Adaptive sailing in five steps

  1. Keep an eye on the intended destination. Make sure to lookout for key landmarks and references along each leg of the course to determine when course corrections are needed, such as coming about, beating, running downwind, breach or broad sailing. And, you must decide the how much time is needed for each correction.
  2. Sense the wind, and pay acute attention to its speed and direction. Small wind shifts need small changes or adjustments using sail or tiller. Disruptive changes, like the wind dying or gusting, may need wholesale adjustments or an instant change in direction.
  3. Set the sails properly. Decide how to set the sales based on the desired direction of travel, such as close hauling @ 45° when sailing into the wind, or running free when going downwind and all points in between. Adapting the sails requires testing, adjusting, learning, and then repeating the cycle until you get it right.
  4. Balance the boat and keep it trim. Calculate crew weight to stay at the right tilt depending on your point of sail. When the boat is balanced, the water line shape stays symmetrical around the boat, drag can be minimized, and the boat will not be slowed down by moving toward the direction of the wind.
  5. Ensure the centerboard is the correct height. This will stop the boat from slipping sideways.

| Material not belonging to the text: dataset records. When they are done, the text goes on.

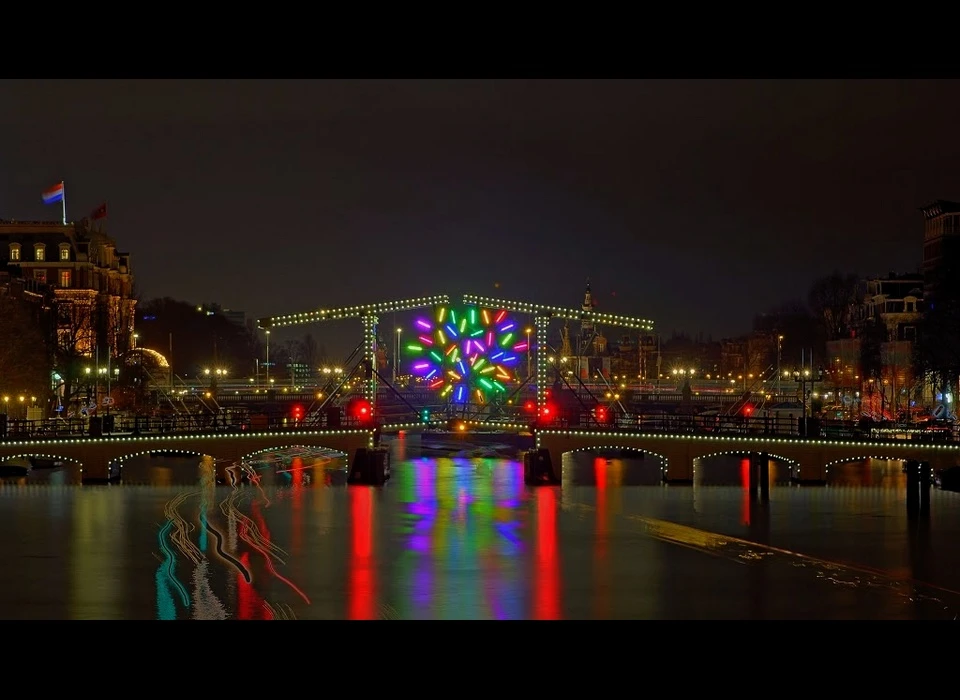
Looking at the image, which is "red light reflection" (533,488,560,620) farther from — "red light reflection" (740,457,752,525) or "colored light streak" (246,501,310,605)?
"red light reflection" (740,457,752,525)

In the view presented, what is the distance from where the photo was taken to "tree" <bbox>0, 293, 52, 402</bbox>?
70.0 meters

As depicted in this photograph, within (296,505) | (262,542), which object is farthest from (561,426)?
(262,542)

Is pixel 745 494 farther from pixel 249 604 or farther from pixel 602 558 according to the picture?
pixel 249 604

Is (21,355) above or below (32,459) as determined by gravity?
above

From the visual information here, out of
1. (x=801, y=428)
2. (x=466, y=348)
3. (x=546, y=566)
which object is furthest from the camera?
(x=466, y=348)

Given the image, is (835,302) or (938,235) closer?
(938,235)

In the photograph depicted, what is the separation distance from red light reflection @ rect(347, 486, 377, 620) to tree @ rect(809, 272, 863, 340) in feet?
230

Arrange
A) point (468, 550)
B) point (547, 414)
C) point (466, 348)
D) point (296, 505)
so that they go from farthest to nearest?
1. point (466, 348)
2. point (547, 414)
3. point (296, 505)
4. point (468, 550)

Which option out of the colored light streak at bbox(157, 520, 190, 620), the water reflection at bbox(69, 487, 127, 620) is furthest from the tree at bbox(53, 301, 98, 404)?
the colored light streak at bbox(157, 520, 190, 620)

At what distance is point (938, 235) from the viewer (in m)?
95.1

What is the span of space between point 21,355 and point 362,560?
37.8 meters

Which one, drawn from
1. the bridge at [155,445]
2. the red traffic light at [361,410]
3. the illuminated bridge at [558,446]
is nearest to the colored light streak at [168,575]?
the bridge at [155,445]
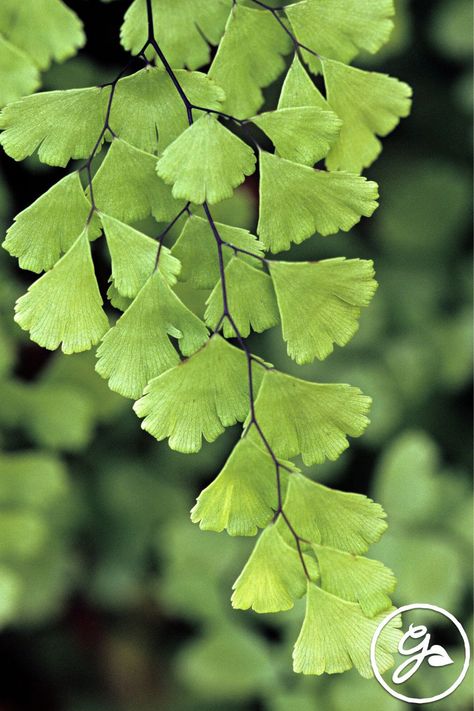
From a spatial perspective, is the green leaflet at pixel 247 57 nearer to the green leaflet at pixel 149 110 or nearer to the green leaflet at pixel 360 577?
the green leaflet at pixel 149 110

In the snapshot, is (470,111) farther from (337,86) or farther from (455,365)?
(337,86)

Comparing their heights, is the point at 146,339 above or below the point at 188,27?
below

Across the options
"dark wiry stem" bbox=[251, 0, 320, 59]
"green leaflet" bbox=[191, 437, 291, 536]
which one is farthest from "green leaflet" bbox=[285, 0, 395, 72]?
"green leaflet" bbox=[191, 437, 291, 536]

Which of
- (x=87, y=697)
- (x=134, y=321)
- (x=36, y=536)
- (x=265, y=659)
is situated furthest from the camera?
(x=87, y=697)

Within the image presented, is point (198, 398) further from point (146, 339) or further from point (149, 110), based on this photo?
point (149, 110)

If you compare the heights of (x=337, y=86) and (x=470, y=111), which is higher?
(x=337, y=86)

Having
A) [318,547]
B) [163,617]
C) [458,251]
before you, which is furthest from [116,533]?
[318,547]

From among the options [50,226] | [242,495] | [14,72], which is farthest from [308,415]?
[14,72]

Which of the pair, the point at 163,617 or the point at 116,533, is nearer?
the point at 116,533

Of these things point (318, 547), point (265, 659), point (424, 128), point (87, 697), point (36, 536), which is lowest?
point (87, 697)
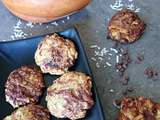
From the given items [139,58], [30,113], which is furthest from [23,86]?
[139,58]

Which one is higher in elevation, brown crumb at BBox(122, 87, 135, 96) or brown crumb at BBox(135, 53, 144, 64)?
brown crumb at BBox(135, 53, 144, 64)

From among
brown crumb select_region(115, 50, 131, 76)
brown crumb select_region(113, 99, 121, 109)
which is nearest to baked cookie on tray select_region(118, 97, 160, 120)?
brown crumb select_region(113, 99, 121, 109)

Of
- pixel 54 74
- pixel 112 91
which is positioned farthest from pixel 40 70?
pixel 112 91

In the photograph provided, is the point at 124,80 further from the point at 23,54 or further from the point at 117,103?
the point at 23,54

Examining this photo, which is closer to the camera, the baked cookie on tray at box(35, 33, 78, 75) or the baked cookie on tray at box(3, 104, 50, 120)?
the baked cookie on tray at box(3, 104, 50, 120)

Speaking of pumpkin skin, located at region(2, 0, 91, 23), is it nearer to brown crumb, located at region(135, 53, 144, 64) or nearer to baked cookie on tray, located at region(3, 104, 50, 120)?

Adaptive leadership in the same five steps

  1. Reinforce the established purpose and continually remind the team where they’re at on the journey and what’s needed to complete it. Recognize the journey not as a straight shot, but one with many twists and turns. When greater shared risk or recombining skills are needed, leaders must share their own and acknowledge the team’s vulnerabilities.
  2. Use actionable intelligence sensors and situational metrics. The ability to sense, read, feel and intuit is critical to understand what’s going on in real time with customers, partners, markets, and employees. When there’s little or no data, intuition and experience help teams adapt to the impact of political, social and environmental influences.
  3. Engage in continuous experimentation, learning, and course corrections. Being, sensing, learning and leading methodologies and best practices are in put in place when an Agile Strategy Execution Framework™ and Attentive Leadership© are used.
  4. Balance the system with trust-based transparency and authentic knowledge sharing. This makesteams feel safe, and members feel like they belong and can openly share their perspectives, fears, dreams and their innovations.
  5. Communicate consistently with a strong, clear, and true brand voice underpinned by shared values. A clear brand voice prevents the organization from working at cross-purposes, but also help team members personally identify with the collective vision of the change the future holds, as my colleague Jeannine Vaughan continually reminds me.

Magic happens with adaptability

As with competitive sailing, adaptability doesn’t just happen, it requires constant training and retraining, especially when new members join the team. When all these elements are aligned, magic happens. The organization can feel and see the impact. Innovation flows, assumptions are questioned and revised without angst; elephants-in-the-room are identified and resolved together; and the whole becomes greater than the sum of the parts. Most importantly, the team wins the race!

Today’s disruptive environments require constant strategy changes. Most organizations are fairly good at defining the language and artifacts transformational strategy change requires. Organizations also do a reasonable job creating the roles, processes, and workflows needed to be agile. However, few organizations know how to collectively and adaptively read the wind and keep teams focused on the destination, sense and balance the system, and invest sufficiently in continuous learning, all of which are needed for winning races in complex, interconnected business environments.

P.S. For a live example of sailing adaptability in action, check out the last race of the 2017 America’s Cup between the Aussie’s and Team USA. The Aussies read the wind precisely and bested Team USA to win the cup in the last race of the series.